Written request: Copy out word for word the stretch of the logo-resizing passage from "So here I am." through "used to be.".

Article:
--------------------------------

So here I am. I have got my logo. I'm playing around with it, my art director comes by and says, "what in the world are you doing?" And I'm like, "just doing my job." Then here she says, "No, no, no, that Glistenex logo is too darn small. They are very fussy client, and they just hate it when their logo is only of the size of the dude's shoulder. It needs to be much larger than this." And I'm like okay, yeah, fine. So what I'll do is I'll just go ahead and transform it and make it bigger. Why don't I? So I'll go up to the Edit menu and I'll choose the Free Transform command, Ctrl+T, Command+T on the Mac. And then it's telling me that the size of the logo is 100%. Even though I know it's 35% of its former size, I'm being told that's 100% of its size and that's because now that its pixels, Photoshop has no memory of what it used to be.

All right, so I'll just go ahead and make it really gargantuan because that's what they want. They want their logo so huge that it covers up the dude's face, and it's looking pretty choppy actually. I'll go ahead and zoom in on that logo to the 100% view size and I'm thinking, hmm, that's not welcome news, but at the same time, Free Transform doesn't show you the anti-aliasing while you are in the Free Transform mode. It abandons the anti-aliasing. So it's not really a good indicator of the final appearance. You are not going to know what it really looks like until you go ahead and press the Enter key or the Return key on the Mac. And there it is and it looks like garbage. It looks very bad and you can see that we have got some very rough transitions and this is a function of bicubic interpolation. So it's good interpolation, it's just horrible results because we have upsampled so significantly.

So then the art director says, "Whoa, that looks terrible. Make it smaller again. We can't have it that big if it's going to look like that." So you will press Ctrl+T or Command+T on the Mac and make it smaller. I'm Shift+Dragging by the way the corner handle, so I'm constraining the proportions. So I'd say, "Okay, I'll make it smaller" and press Enter or Return, and they say, "No, not that small. What are you thinking? Make it bigger again". So I'll press Ctrl+T or Command+T on the Mac and I'll make it bigger again and I'm getting flustered now and I press Enter or Return and now it really looks like just horrible now and I get fired.

--------------------------------

Records supplied:
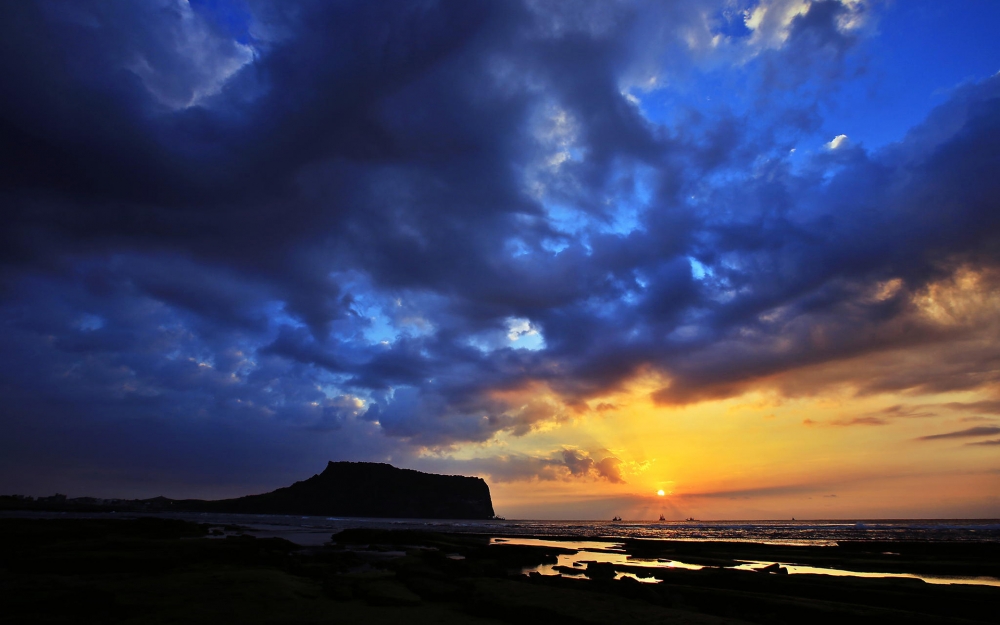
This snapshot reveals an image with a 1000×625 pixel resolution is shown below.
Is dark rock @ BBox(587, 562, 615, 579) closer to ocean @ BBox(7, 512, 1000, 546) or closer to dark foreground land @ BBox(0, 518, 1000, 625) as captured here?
dark foreground land @ BBox(0, 518, 1000, 625)

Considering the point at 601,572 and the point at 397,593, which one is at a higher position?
the point at 397,593

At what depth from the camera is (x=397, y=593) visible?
1766 centimetres

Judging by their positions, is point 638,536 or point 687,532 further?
point 687,532

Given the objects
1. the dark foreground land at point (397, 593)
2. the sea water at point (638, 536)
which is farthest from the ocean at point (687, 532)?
the dark foreground land at point (397, 593)

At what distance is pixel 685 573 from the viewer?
2858cm

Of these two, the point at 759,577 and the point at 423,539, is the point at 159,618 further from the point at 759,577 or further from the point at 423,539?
the point at 423,539

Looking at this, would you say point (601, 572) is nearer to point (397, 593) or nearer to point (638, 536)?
point (397, 593)

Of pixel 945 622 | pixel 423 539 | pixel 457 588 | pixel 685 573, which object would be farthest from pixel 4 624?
Answer: pixel 423 539

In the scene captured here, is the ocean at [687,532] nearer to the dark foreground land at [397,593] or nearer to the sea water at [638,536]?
the sea water at [638,536]

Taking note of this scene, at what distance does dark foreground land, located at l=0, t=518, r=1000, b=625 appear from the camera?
1395cm

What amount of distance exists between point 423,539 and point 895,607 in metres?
42.7

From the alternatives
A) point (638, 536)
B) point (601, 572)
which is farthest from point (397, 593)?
point (638, 536)

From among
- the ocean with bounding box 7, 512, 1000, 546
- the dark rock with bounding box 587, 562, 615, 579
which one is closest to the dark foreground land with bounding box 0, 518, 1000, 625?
the dark rock with bounding box 587, 562, 615, 579

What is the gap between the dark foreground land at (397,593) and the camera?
1395cm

--------------------------------

Result of this task:
So here I am. I have got my logo. I'm playing around with it, my art director comes by and says, "what in the world are you doing?" And I'm like, "just doing my job." Then here she says, "No, no, no, that Glistenex logo is too darn small. They are very fussy client, and they just hate it when their logo is only of the size of the dude's shoulder. It needs to be much larger than this." And I'm like okay, yeah, fine. So what I'll do is I'll just go ahead and transform it and make it bigger. Why don't I? So I'll go up to the Edit menu and I'll choose the Free Transform command, Ctrl+T, Command+T on the Mac. And then it's telling me that the size of the logo is 100%. Even though I know it's 35% of its former size, I'm being told that's 100% of its size and that's because now that its pixels, Photoshop has no memory of what it used to be.